» **Tasks**:
1. Reproduce the banjo strumming article from "by Carolina Bridges" to "world of fun.", word for word.
2. According to the banjo strumming article, what tuning is the 5-string banjo traditionally tuned to?
3. Carry the banjo strumming article forward from the point where it stops.

-- start Document segment --

Strum Fun On the 5-String Banjo

by Carolina Bridges

There is great joy in playing the 5-string banjo! Many people have pre-conceived notions that you have to do some fancy fingerpicking to play the 5-string banjo, but this is completely untrue. This type of banjo is traditionally tuned to open G tuning sounds great when strummed as well. Who doesn’t like to strum? It is so relaxing and easy. It is truly my favorite way to play. So, let’s talk about “strum fun” today!


With the many books at my disposal in the showroom, I began the grand experiment of researching just how far you can go with simple strumming. WOW! What a riot. It was a whole new world of fun.

If you don’t already have one, you should invest in a modest chord chart. We have some for both tenor and 5-string banjo. With this as your little chord bible, the world of songs opens up for you. Check them out here...



After playing a variety of songs in open G tuning out of the book, Parking Lot Pickers (this was a wonderful collection with 2 CDs so you can hear what the songs sound like), I came to some honest conclusions.

  1. The basic strumming patterns that you can use will take on a nice selection of variations according to the song you choose.
  2. I strum with my middle finger. You can strum with any finger or your thumb; whichever you are most comfortable with.
  3. Sometimes you will want to just strum the one downward stroke; brushing your finger from 5th to 1st.
  4. The song may require only downward strokes with an occasional upward stroke to sound best.

-- end Document segment --
-- start Extracted material --

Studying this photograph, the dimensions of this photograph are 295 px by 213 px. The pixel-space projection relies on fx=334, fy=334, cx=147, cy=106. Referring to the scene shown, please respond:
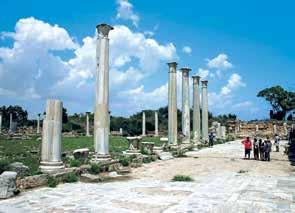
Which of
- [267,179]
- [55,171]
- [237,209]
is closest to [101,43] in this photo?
[55,171]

-- end Extracted material --

» **Answers given**:
1.
by Carolina Bridges

There is great joy in playing the 5-string banjo! Many people have pre-conceived notions that you have to do some fancy fingerpicking to play the 5-string banjo, but this is completely untrue. This type of banjo is traditionally tuned to open G tuning sounds great when strummed as well. Who doesn’t like to strum? It is so relaxing and easy. It is truly my favorite way to play. So, let’s talk about “strum fun” today!


With the many books at my disposal in the showroom, I began the grand experiment of researching just how far you can go with simple strumming. WOW! What a riot. It was a whole new world of fun.

2. Open G tuning.

3.
  5. You can do a little pluck of the 5th string in to add a bit of a lilt to the strumming pattern. Like this:

Down pluck the fifth string with your finger then go back up and strum/brush from the fifth to the first in a downward stroke and immediately back up again from the first to the fourth string. It has a nice sort of “country vibe” about it.

  1. The plucking patterns can vary any way you want them to as long as they fit in with the tempo of the song.
  2. You can pluck softer or harder to vary tone as well. Make it personal and relax and feel the music.


While I truly believe that strumming can work in any tuning, the beauty of the open G tuning in banjo is that there are innumerable songs written using just G, C, and D. You may already have some great books in your collection from which to draw inspiration.

I had particular fun with these and they go beyond strumming to teach you new techniques as well so they serve a double purpose:

  1. Banjo Chord Chart; 5 string; G tuning; has innumerable chords and is compact.
  2. Parking Lot Pickers; learn some new tunes and really enjoy them by strumming along!
  3. Christmas Songs for 5-string Banjo by Janet Davis; Christmas will be here before you know it. Get started so you can have a wonderful sing along with your family.
  1. School of Banjo: Bluegrass Melodic Style by Janet Davis; great melodic instructional material too.

The idea is to just PLAY your banjo. Find what works for you. Vary the styles of play and have FUN. Greg Deering always says, “If we are not having fun, we are not doing it right.” I agree!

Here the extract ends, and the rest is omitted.